On 29.01.2025 21:52, Ilia Evdokimov wrote:
... I also attached the benchmark.sh
script used to generate the output.
In my opinion, if we can't observe bottleneck of spinlock on 32 CPUs,
we should determine the CPU count at which it becomes. This will help
us understand the scale of the problem. Does this make sense, or are
there really no real workloads where the same query runs on more than
32 CPUs, and we've been trying to solve a non-existent problem?

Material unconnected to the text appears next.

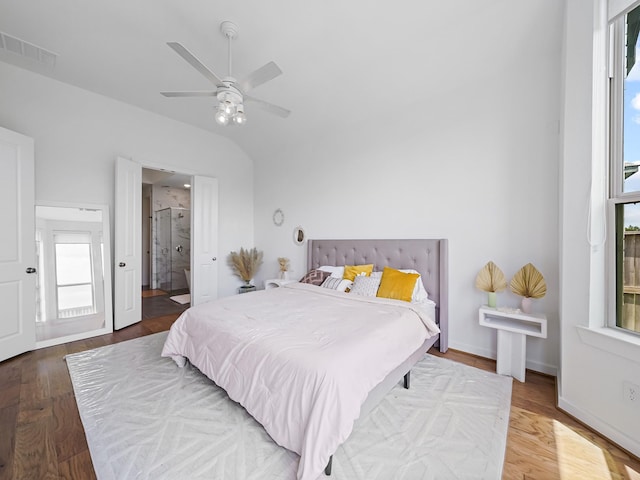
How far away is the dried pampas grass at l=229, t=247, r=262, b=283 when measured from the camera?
4.91 m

I ran the same benchmark on 48 CPUs for -c 48 -j 20 for objectivity.
### 48 connections
pgbench -c48 -j20 -S -Mprepared -T120 --progress 10
sample_rate = 1
tps = 643251.640175 (without initial connection time)
waits
-----
932 ClientRead
911 CPU
44 SpinDelay
sample_rate = .75
tps = 653946.777122 (without initial connection time)
waits
-----
939 CPU
875 ClientRead
3 SpinDelay
sample_rate = .5
tps = 651654.348463 (without initial connection time)
waits
-----
932 ClientRead
841 CPU
sample_rate = .25
tps = 652668.807245 (without initial connection time)
waits
-----
910 ClientRead
860 CPU
sample_rate = 0
tps = 659111.347019 (without initial connection time)
waits
-----
882 ClientRead
849 CPU
There is a small amount ofSpinDelay, as the user mentioned. However, we
can identify the threshold where the problem appears.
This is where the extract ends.